Sergeant, Marshal and King: Jean Baptiste Bernadotte, 1763-1844, Part II

As King of Sweden, writes Harold Kurtz, the former Gascon sergeant never lost his popularity with the Army, middle classes and peasants of his adopted country.

Sweden, which in 1810 elected Bernadotte as its future King, was at that period agitated by the dangerous state of mind apt to visit a once great and strong nation that feels greatness slipping from its grasp. Her previous two legitimate Kings, Gustavus III and Gustavus IV Adolphus, had been enemies of Revolutionary and Napoleonic France so uncompromisingly that they brought the country to the verge of political and economic ruin. Nor was the last Gustavus of the House of Vasa a capable or inspiring ruler.
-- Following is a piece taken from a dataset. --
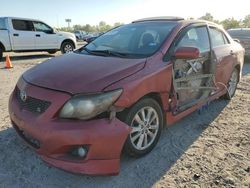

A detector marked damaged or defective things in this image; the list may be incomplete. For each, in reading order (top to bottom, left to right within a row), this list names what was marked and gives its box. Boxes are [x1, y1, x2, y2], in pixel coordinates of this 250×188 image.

cracked headlight [60, 89, 123, 119]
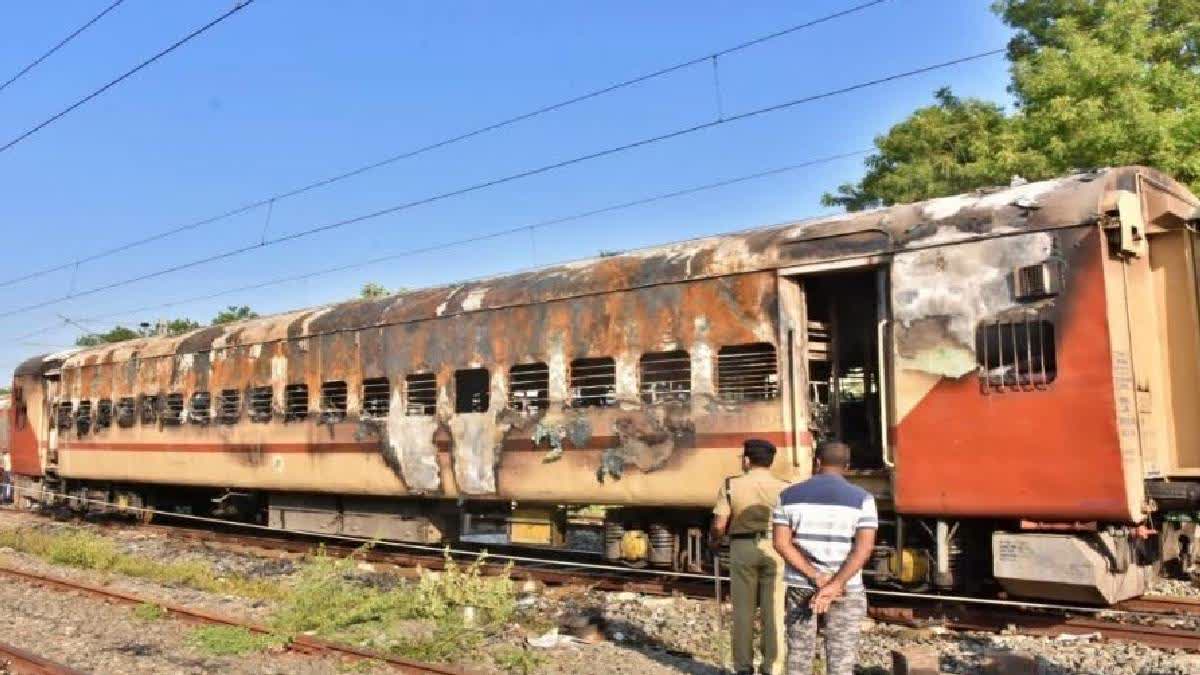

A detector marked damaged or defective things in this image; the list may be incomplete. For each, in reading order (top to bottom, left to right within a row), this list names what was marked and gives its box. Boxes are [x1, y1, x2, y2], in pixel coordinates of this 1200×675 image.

In 1807, he launched an anti-French campaign across the Baltic in Pomerania, but was roundly beaten by Bernadotte who captured a Swedish force of 1,600 men under Colonel Count Moerner. In the following spring Gustavus attacked Russia which had invaded Finland, thus providing the Swedish army with a popular cause; but he so patently lacked all qualities of leadership and resolution that after a further defeat he was forced to abdicate. His aged and childless uncle was proclaimed King Charles XIII.

The new ruler, recognizing the significance of the Franco-Russian alliance concluded at Tilsit and confirmed at Erfurt, made peace with Napoleon in 1809, as a result of which Pomerania was restored to Sweden. A year later, Marshal Bernadotte was offered the position of Crown Prince to Charles XIII in competition with three more conventional candidates.